→ TEKST DO CZYTANIA:
....................

Skocz do zawartości

Dirge

Uczestnik
  • Zawartość

    7
  • Dołączył

  • Ostatnio

  1. Witam ponownie. Zgodnie z planem zabrałem gramofon i wzmacniacz na grunt neutralny. Na Marantzu cisza, problem jednak występował po podłączeniu projecta - czy do marantza, czy do techniksa.. Leciwy Bernard nie dawał podobnego artefaktu.. Bez chwili namysłu zabrałem gramofon do sklepu, w którym go kupiłem, panowie sprawdzili sygnał, następnie w pokoju odsłuchowym odpalili go, podłączywszy do porządnego grania i efekt zaczynał być delikatnie słyszalny po przekroczeniu 60% mocy, co (jak mi się wydaje) jest raczej normalne. Jutro jeszcze podjadę do nich ze wzmacniaczem, by wyeliminować go jako winowajcę i ostatecznie pozostać z ciężkim do rozwiązania problemem mojej sieci elektrycznej...
  2. Dziękuję za odpowiedź! Tak, tak, bez podpięcia uziemienia nawet dotknięcie ramienia gramofonu nasila efekt. Podpinałem do innych gniazdek (w tym z zerowaniem), oraz listew. Po "testach" dam znać, a będzie to jednak jutro.
  3. Witam, zakończyłem kompletowanie zestawu stereo - Pylon Pearl 25, Marantz PM6005, ProJect Essential II, przewody głośnikowe Kruger&Matz. Miałem nadzieję na zniknięcie brumienia na wejściu phono (podłączone do wzmacniacza RCA) po wymianie wzmacniacza, niestety - został. Słyszałem, że ten problem z ProJectami jest dość częsty (https://www.youtube.com/watch?v=baWd09J47Us), ale ja niestety ten dźwięk słyszę na wszystkich wejściach analogowych po podłączeniu do nich RCA - na toslinku oczywiście cisza. Zabiorę dziś część zestawu do ojca, by pozamieniać trochę gramofony i wzmacniacze, ale może macie, Drodzy, jakiś pomysł? Może to moja stara, dwużyłowa instalacja elektryczna? A może moje dwa czarne koty tak dysonują z białym gramofonem? Dziękuję, przepraszam.

....................

→ ZEBRANE DANE:

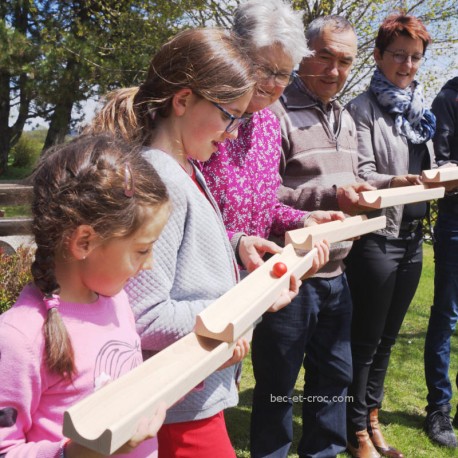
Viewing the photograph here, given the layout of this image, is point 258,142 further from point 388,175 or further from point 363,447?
point 363,447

....................

→ POLECENIA DO WYKONANIA:
**a)** Oceń, czy każde z poniższych stwierdzeń zgadza się z tekstem o gramofonie, i uzasadnij odpowiedź (tak lub nie) dosłownym cytatem z tego tekstu: (i) w sklepie efekt zaczynał być słyszalny dopiero po przekroczeniu 60% mocy; (ii) dźwięk był słyszalny także na wejściu toslink; (iii) po wymianie wzmacniacza brumienie na wejściu phono zniknęło.
**b)** Przetłumacz na angielski zdanie z tekstu o gramofonie: „Tak, tak, bez podpięcia uziemienia nawet dotknięcie ramienia gramofonu nasila efekt.”
Dane są odrębnym materiałem, niezwiązanym z tekstem o gramofonie.

→ ROZWIĄZANIA ZADAŃ:
**a)**
(i) Tak: „efekt zaczynał być delikatnie słyszalny po przekroczeniu 60% mocy”.
(ii) Nie: „na toslinku oczywiście cisza”.
(iii) Nie: „po wymianie wzmacniacza, niestety - został”.

**b)** Yes, yes, without the ground connected, even touching the turntable's tonearm makes the effect stronger.